ÖN SÖZ

176 12 10
                                    

Kapı zili çalar çalmaz, Jeong Taeui aniden durdu. Fasulye elinde tuttuğu çubuklardan düştü ve tabağın üzerinde yuvarlandı. Birkaç saniyede tabaktan yuvarlanıp masada uzun, yapışkan bir iz bırakırken kapı zili tekrar çaldı.

Jeong Taeui çubuklarını yavaşça bıraktı ve bakışlarını dikkatlice kapıya doğru çevirdi. Merdivenlerden yukarı çıkan belli belirsiz adım seslerini duyduğunda içinde kötü bir his belirdi.

Hayır, aslında uyandığı andan itibaren kendini rahatsız hissediyordu, çünkü ne zaman yağmur yağsa dizleri ağrıyordu. Ne zaman rüzgarlı bir şiddetli yağmur başlasa dizleri çığlık atar gibi oluyordu. Ama hiç bugün olduğu kadar acı verici olmamıştı, bu da kötü bir alametti.

Jeong Taeui, basit bir kahvaltı hazırlamış ve şu anki hafif yağmurlu sert havadan farksız bir kötü ruh haliyle birkaç bardak içmişti.

Dışarıdan gelen adım sesleri daha da belirginleşti.

20 yıldan daha uzun bir süre önce inşa edilmiş bu eski yurt binasında içeri giren bir kedinin sesi bile çatıya kadar ulaşabilirdi. Ve çatının hemen altındaki üçüncü katta, sabahın erken saatlerinde, saat 7'de Jeong Taeui'nin evine biri geldi. Merdivenlerden yukarı çıkan ayak seslerini duyduğu andan itibaren kötü bir hisse kapılmıştı. Ve kapı zili çaldığı anda, o alamet gerçek oldu.

Neredeyse hiç kimse evine gelmezdi. Burada onunla birlikte yaşayan tek kişi kardeşiydi, ancak dört gün önce evden ayrılmıştı ve zaten anahtarı olduğu için kapı ziline basmazdı.

Sağlam adımlar kapının dışında durdu. O hala derin düşüncelere dalmışken zil tekrar çaldı. Kapının vurulması ve ayak sesleri tekrar duyuldu. Ağır bir sesti.
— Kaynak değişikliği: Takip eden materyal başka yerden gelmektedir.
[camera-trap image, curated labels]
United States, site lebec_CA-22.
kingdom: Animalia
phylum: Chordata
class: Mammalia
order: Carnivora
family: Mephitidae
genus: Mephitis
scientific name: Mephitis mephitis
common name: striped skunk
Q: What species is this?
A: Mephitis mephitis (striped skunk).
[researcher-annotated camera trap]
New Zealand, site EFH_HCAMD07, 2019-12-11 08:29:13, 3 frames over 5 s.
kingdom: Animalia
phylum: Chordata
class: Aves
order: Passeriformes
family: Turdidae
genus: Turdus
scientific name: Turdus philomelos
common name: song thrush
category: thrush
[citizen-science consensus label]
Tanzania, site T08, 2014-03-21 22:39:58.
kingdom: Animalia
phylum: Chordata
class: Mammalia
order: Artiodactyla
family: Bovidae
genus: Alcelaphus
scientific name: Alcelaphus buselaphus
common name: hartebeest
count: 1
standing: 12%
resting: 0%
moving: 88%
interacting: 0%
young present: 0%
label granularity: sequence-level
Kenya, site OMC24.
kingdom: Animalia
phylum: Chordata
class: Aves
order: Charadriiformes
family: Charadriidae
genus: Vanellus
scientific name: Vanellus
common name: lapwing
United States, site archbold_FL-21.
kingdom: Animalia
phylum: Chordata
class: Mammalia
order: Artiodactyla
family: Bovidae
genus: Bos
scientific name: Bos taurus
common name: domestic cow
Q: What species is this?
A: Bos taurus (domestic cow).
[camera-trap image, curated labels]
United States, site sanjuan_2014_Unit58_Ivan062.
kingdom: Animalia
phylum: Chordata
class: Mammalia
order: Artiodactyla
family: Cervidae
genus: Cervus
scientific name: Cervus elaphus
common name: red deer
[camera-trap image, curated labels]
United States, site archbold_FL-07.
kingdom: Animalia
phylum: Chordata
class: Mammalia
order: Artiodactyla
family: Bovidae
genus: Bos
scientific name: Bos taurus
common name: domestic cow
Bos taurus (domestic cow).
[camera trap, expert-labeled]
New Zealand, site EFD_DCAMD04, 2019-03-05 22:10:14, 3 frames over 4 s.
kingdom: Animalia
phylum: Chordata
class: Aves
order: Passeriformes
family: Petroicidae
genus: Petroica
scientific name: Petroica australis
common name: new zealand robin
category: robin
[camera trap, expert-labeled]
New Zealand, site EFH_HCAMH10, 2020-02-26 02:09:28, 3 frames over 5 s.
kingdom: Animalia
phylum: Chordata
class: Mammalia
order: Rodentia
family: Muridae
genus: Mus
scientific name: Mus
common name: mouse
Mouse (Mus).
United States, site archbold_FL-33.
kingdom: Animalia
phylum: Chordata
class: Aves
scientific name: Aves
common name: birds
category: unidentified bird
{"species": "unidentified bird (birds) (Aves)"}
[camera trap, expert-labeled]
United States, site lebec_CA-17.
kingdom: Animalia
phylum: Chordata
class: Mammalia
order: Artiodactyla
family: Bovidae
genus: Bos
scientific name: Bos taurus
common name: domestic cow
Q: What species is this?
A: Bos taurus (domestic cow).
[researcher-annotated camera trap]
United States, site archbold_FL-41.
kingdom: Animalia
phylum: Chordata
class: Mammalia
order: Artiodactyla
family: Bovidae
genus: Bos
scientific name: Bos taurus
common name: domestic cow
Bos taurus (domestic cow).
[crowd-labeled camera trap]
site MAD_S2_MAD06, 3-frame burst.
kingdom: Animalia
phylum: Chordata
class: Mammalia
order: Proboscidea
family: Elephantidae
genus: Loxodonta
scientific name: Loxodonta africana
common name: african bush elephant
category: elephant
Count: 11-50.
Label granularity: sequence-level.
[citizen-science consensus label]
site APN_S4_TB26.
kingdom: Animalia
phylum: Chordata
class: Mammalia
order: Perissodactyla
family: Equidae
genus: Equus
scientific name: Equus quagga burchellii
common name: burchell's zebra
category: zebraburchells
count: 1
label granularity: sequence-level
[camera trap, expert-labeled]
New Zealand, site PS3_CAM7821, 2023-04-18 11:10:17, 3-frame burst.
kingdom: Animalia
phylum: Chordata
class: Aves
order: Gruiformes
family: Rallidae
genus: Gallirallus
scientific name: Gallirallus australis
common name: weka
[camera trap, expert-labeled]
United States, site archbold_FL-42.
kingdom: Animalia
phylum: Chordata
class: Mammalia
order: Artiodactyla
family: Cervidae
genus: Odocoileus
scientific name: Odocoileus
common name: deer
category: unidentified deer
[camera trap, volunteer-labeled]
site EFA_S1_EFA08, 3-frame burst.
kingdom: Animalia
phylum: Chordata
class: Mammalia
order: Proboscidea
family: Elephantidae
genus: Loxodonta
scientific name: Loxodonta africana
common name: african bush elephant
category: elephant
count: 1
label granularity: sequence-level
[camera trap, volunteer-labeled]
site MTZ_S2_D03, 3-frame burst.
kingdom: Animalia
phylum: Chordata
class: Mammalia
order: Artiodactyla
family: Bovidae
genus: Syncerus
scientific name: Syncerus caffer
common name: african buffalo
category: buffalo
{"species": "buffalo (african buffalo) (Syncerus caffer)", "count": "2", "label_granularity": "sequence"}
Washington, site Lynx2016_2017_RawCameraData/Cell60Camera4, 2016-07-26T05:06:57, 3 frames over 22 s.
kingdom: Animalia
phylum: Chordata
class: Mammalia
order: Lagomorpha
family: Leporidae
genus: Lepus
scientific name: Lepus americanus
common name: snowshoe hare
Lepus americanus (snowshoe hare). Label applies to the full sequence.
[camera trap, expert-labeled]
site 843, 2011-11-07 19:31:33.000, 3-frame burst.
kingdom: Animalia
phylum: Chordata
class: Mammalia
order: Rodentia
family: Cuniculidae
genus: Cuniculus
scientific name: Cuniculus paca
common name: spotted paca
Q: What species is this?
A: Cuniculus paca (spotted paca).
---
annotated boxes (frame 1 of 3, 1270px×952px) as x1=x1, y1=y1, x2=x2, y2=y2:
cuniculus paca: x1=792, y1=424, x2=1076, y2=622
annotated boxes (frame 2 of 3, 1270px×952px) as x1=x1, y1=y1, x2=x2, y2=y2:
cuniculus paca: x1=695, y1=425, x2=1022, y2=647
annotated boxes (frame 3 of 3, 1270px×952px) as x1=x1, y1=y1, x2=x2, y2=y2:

Gerçekten askeri botlara benziyordu.

Askeri bot kelimeleri aklına geldiği an önsezisi daha da güçlendi, bu sefer kapı zili üst üste üç veya dört kez çaldı. Sadece birkaç lokma pilav yemesine rağmen iştahı tamamen yok olmuştu, bu yüzden yemek çubuklarını bırakmak zorunda kaldı. Kapının dışında duran ve o talihsiz alameti taşıyan adam geri adım atma belirtisi göstermiyordu. Kapıyı çalmadan veya bir şey söylemeden sadece orada durup sürekli olarak kapı ziline bastığı için içten içe daha da depresifleşti.

Kapı zili 12. kez çaldığında, Jeong Taeui çaresizce ayağa kalktı ve kapıya doğru yürüdü. Kapının dışında duran kişi kapı açıldığında bir adım geri çekildi. O ağır sesi çıkaran ayakkabılar, üzerinde toz zerresi bile olmayan temiz askeri botlardı. Adam üzerine tam oturacak şekilde dikilmiş, düz, hiçbir kırışıklığı olmayan bir askeri üniforma giyiyordu. Hayır hayır, bu bir askeri üniforma değildi, sadece bir üniformaydı. Ama bu adamın çalıştığı yer askeriyeden çok da farklı değildi.

Yakasına iliştirilmiş küçük gümüş rozet özellikle itici görünüyordu. Ancak dünyadaki birçok insanın arzuladığı ama sahip olamadığı bir rozetti bu.

Bu resmi üniformayı giyip rozeti takan adam bu eve ne zaman gelse iyi bir şey olmazdı. Ama söylemeliydi ki bu üniformayı üçüncü ya da dördüncü görüşüydü.

Siyah eldivenler başındaki şapkayı çıkardı. Adam Jeong Taeui'ye baktı ve kibarca gülümsedi.

"Seni uzun zamandır görmedim. Önemli bir şey olmadı, değil mi?" Bu adamı en son gördüğünden beri yaklaşık üç yıl geçmişti. Bu süre zarfında birçok şey olmuştu.

Bombaları etkisiz hale getirirken ve bir ameliyat sırasında vücudunun bir ilacı reddetmesi yüzünden neredeyse ölüyordu. Askerliği sırasında üç kez sabrını sınayan bir adam dördüncüde onu delirtmiş ve neredeyse öldürene kadar dövmesine sebep olmuştu. Sonrasında da görevinin yarısını bile tamamlayamadan terhis edilmişti.